> [TO DO]:
Copy out every one of the records below word for word, keeping each line, coordinate, and mark of punctuation unchanged.

## Begin SUPPLIED MATERIAL

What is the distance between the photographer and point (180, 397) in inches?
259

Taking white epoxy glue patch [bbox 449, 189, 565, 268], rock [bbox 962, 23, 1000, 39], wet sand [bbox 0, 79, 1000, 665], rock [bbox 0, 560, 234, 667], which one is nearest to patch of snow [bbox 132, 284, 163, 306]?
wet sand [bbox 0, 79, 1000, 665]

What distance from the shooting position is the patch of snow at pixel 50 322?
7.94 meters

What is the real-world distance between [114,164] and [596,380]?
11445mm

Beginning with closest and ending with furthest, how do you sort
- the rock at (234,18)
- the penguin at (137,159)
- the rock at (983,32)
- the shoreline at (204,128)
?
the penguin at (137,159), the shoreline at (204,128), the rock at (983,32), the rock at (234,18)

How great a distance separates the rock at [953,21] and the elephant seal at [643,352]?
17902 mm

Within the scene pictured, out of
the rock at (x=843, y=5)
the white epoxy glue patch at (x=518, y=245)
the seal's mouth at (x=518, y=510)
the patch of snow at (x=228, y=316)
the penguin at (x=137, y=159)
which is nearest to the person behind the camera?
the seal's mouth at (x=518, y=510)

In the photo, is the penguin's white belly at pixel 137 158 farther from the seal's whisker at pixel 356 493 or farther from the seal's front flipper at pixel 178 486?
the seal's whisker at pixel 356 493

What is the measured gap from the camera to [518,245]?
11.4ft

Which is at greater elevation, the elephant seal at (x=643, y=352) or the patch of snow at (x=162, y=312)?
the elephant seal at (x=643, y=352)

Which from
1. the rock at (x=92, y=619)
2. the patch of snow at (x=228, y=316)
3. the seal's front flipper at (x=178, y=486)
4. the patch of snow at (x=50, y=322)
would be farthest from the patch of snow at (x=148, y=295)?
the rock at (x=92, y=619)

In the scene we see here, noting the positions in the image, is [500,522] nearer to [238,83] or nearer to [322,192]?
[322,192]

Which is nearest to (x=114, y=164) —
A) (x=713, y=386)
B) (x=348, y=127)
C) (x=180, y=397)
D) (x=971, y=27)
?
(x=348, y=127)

## End SUPPLIED MATERIAL

> [FINAL RESULT]:
What is the distance between the photographer and point (180, 397) in inches?
259

Taking white epoxy glue patch [bbox 449, 189, 565, 268], rock [bbox 962, 23, 1000, 39], wet sand [bbox 0, 79, 1000, 665], rock [bbox 0, 560, 234, 667], which one is nearest to patch of snow [bbox 132, 284, 163, 306]?
wet sand [bbox 0, 79, 1000, 665]

What distance from the shooting position is the patch of snow at pixel 50 322?
7.94 meters

What is the real-world distance between [114,164] and [596,380]?
11445mm

Beginning with closest and ending with furthest, how do you sort
- the rock at (234,18)
- the penguin at (137,159)
- the rock at (983,32)
- the shoreline at (204,128)
?
the penguin at (137,159), the shoreline at (204,128), the rock at (983,32), the rock at (234,18)

How great a distance separates the rock at [953,21] and the elephant seal at [643,352]?
17902 mm

Within the scene pictured, out of
the rock at (x=843, y=5)
the white epoxy glue patch at (x=518, y=245)
the seal's mouth at (x=518, y=510)
the patch of snow at (x=228, y=316)
the penguin at (x=137, y=159)
which is nearest to the person behind the camera?
the seal's mouth at (x=518, y=510)

In the photo, is the penguin's white belly at pixel 137 158 farther from the seal's whisker at pixel 356 493 or farther from the seal's front flipper at pixel 178 486?
the seal's whisker at pixel 356 493

What is the measured gap from the camera to [518,245]?
11.4ft

Which is at greater elevation, the elephant seal at (x=643, y=352) or the patch of snow at (x=162, y=312)?
the elephant seal at (x=643, y=352)

Which from
1. the rock at (x=92, y=619)
2. the patch of snow at (x=228, y=316)
3. the seal's front flipper at (x=178, y=486)
4. the patch of snow at (x=50, y=322)
would be farthest from the patch of snow at (x=148, y=295)?
the rock at (x=92, y=619)

In the scene we see here, noting the positions in the image, is [500,522] nearer to [238,83] or nearer to [322,192]?
[322,192]

Which is nearest to (x=114, y=164) —
A) (x=713, y=386)
B) (x=348, y=127)
C) (x=180, y=397)
D) (x=971, y=27)
?
(x=348, y=127)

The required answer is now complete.